**課題:**
クルド人問題の本文のうち、「クルド人居住区 cc Central」を含む文から始めて「の国境付近に集中しています。」までを、「トルコ」を「テュルキエ」に置き換えて書き直してください。

**本文:**

クルド人問題

クルド人居住区 cc Central Intelligence Agency

 クルド人は、多分、中東で最も虐げられてきた人たちです。なぜかというと、イラクも、イランも、トルコも、それぞれクルド人の独立を嫌い、クルドつぶしに躍起になってきたからです。特にイラクのクルドいじめは執拗で、イラン・イラク戦争末期の1988年には、イラクが数千人のクルド住民を化学兵器で殺戮する事件が明るみに出ています。90年代にはイラクの攻撃に加えて、トルコもイランもクルド居住地区に大規模な攻撃を開始しており、当分中東の「クルドいじめ」の問題は解決しそうにありません。

1.クルド人独立運動の歴史

 クルド人とは、トルコ、イラク、イラン、シリア、アルメニア、アゼルバイジャンにまたがって住むクルド語を話す人々のことを指しますが、人口は特にトルコ(1200万人)、イラン(400万人)、イラク(300万人)の国境付近に集中しています。

抽出された行:

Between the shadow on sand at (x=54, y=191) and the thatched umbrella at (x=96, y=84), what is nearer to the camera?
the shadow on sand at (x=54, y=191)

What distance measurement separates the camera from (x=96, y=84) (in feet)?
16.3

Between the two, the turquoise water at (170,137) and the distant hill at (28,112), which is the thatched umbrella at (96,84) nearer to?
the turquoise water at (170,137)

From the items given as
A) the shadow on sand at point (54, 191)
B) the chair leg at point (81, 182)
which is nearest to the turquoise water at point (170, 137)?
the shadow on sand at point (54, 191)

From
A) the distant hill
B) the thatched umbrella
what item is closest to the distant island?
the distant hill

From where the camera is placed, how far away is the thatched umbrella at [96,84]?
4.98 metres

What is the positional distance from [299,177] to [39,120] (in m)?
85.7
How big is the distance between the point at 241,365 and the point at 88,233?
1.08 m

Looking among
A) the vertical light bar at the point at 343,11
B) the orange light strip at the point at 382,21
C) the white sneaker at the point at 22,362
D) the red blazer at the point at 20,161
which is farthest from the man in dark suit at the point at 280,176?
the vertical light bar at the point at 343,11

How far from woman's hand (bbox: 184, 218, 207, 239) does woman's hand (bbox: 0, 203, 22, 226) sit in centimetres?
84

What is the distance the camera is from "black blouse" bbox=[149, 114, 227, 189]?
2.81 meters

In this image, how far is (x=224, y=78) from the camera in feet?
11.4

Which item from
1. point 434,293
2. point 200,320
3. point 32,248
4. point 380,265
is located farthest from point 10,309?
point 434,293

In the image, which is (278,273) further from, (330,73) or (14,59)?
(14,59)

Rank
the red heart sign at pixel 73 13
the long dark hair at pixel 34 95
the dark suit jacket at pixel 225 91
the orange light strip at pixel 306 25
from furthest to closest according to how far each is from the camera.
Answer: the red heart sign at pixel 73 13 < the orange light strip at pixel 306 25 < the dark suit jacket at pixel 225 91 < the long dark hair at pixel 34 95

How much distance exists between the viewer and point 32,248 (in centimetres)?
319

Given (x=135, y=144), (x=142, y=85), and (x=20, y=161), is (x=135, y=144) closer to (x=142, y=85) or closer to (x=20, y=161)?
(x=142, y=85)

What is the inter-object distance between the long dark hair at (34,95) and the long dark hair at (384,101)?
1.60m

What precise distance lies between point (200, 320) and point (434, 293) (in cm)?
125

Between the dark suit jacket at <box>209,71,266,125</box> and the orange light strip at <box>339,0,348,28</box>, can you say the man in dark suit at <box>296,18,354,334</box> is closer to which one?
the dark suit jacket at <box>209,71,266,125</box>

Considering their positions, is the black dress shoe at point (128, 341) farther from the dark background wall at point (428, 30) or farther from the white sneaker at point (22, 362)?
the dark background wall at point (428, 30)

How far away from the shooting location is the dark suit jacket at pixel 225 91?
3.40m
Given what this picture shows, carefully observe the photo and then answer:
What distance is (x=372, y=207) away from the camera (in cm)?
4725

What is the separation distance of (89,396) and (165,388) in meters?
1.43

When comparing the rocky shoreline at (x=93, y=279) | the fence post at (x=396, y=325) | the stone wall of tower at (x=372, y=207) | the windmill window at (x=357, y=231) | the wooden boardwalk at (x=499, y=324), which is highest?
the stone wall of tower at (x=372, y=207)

**解答:**
クルド人居住区 cc Central Intelligence Agency

 クルド人は、多分、中東で最も虐げられてきた人たちです。なぜかというと、イラクも、イランも、テュルキエも、それぞれクルド人の独立を嫌い、クルドつぶしに躍起になってきたからです。特にイラクのクルドいじめは執拗で、イラン・イラク戦争末期の1988年には、イラクが数千人のクルド住民を化学兵器で殺戮する事件が明るみに出ています。90年代にはイラクの攻撃に加えて、テュルキエもイランもクルド居住地区に大規模な攻撃を開始しており、当分中東の「クルドいじめ」の問題は解決しそうにありません。

1.クルド人独立運動の歴史

 クルド人とは、テュルキエ、イラク、イラン、シリア、アルメニア、アゼルバイジャンにまたがって住むクルド語を話す人々のことを指しますが、人口は特にテュルキエ(1200万人)、イラン(400万人)、イラク(300万人)の国境付近に集中しています。